- The Washington Times - Friday, February 22, 2008

ANALYSIS/OPINION:

The decision by the New York Times and The Washington Post to revive speculation against John McCain that was discredited eight years ago reflects on their news judgment, common sense and journalistic ethics. Yesterday, as both newspapers drew the media spotlight for their McCain “scoop,” longtime Clinton adviser Lanny Davis first exposed the story to The Washington Times for what it was. In fact, when the allegation that Mr. McCain may have done a favor for a female lobbyist first surfaced in 2000, Mr. Davis told The Post it was false.

It’s puzzling why two widely respected and quoted newspapers that have had their share of scandals — The Post had its scandal in 1981, when it had to return a Pulitzer Prize, because the reporter made up the story, and the New York Times in 2003, when it learned that one of its reporters, Jayson Blair, was making up news stories — didn’t handle the story differently. Mr. Davis, a Democratic stalwart, tried to warn The Post.

Mr. Davis has firsthand knowledge of the case referred to in the New York Times and The Post stories. Paxson Communications, represented at the time by lobbyist Vicky Iseman, wanted to purchase a Pittsburgh television station. Paxson’s bid was pending before the Federal Communications Commission, and Mr. McCain, as chairman of the Senate Commerce Committee, wrote to the agency because it was dragging out the process. Mr. Davis was involved in lobbying on the same deal, and told The Washington Times yesterday that he is “unhappy” that “McCain’s actions are being described as improper when we went beyond the pale to avoid looking like he was violating an FCC rule.”

When The Post called Mr. Davis four weeks ago, Mr. Davis explained that all Mr. McCain did was to write a “status inquiry letter” to the FCC so the agency “would address the situation as soon as possible.” This, Mr. Davis said, was standard procedure and not anything “special.” During the interview with The Post, Mr. Davis reminded the reporter that he had already cleared Mr. McCain in a statement to that newspaper eight years earlier. But The Post failed yesterday to include that statement. Mr. Davis said the New York Times never contacted him for the McCain story.
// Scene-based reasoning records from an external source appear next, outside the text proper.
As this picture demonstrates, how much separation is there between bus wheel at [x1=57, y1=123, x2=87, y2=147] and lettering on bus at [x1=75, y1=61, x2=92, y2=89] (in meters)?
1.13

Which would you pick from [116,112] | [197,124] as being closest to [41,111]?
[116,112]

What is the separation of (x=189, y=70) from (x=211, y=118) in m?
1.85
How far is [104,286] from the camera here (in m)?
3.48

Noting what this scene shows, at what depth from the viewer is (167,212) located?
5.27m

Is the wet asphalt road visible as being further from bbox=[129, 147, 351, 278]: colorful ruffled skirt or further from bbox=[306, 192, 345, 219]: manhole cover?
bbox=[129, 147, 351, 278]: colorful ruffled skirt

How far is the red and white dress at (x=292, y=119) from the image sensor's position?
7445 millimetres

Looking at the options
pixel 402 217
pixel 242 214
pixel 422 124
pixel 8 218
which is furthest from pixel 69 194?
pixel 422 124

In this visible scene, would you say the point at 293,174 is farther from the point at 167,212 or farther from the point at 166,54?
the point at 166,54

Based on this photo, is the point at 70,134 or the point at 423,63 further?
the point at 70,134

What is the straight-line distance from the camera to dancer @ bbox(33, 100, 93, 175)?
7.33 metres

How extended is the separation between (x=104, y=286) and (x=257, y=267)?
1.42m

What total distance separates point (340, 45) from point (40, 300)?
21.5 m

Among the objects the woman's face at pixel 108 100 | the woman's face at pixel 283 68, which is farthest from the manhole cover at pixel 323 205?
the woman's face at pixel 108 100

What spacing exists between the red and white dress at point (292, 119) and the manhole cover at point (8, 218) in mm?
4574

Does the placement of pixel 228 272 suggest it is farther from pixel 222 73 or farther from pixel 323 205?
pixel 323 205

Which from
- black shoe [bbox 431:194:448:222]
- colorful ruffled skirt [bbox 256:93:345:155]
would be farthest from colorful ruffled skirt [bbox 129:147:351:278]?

At Poynteronline, a blog about journalistic ethics run by the nonpartisan Poynter Institute, journalists questioned the New York Times’ handling of Mr. McCain’s relationship with the lobbyist — which was included as part of a longer story about what were described as the senator’s ethical blindspots. “Quoting mostly unnamed and few named sources, [the New York Times] paints a picture of campaign staffers freaking out at the possibility that McCain was having an affair” with Miss Iseman, Poynter’s Kelly McBride wrote. “No one in the story alleges the two actually had a romantic affair. Every source interviewed suggests that their concern was as much the appearance of Iseman’s frequent presence on the campaign trail, and at events. Most of the people posting comments to the story accuse the New York Times of speculation and rumor-mongering.”

“The Times’ story is about McCain’s contradictory nature,” Miss McBride added. “But leading and ending with the most salacious example of that contradiction guarantees that as the story is retold today, it will become a question of whether McCain had an affair. If that’s what the story is really about, does The Times have an obligation to address it more directly?” Absolutely.

Getting a news story first and getting that story fast are crucial elements of day-to-day journalism — and even more so during a presidential election year. But getting that story right is the most crucial element of all.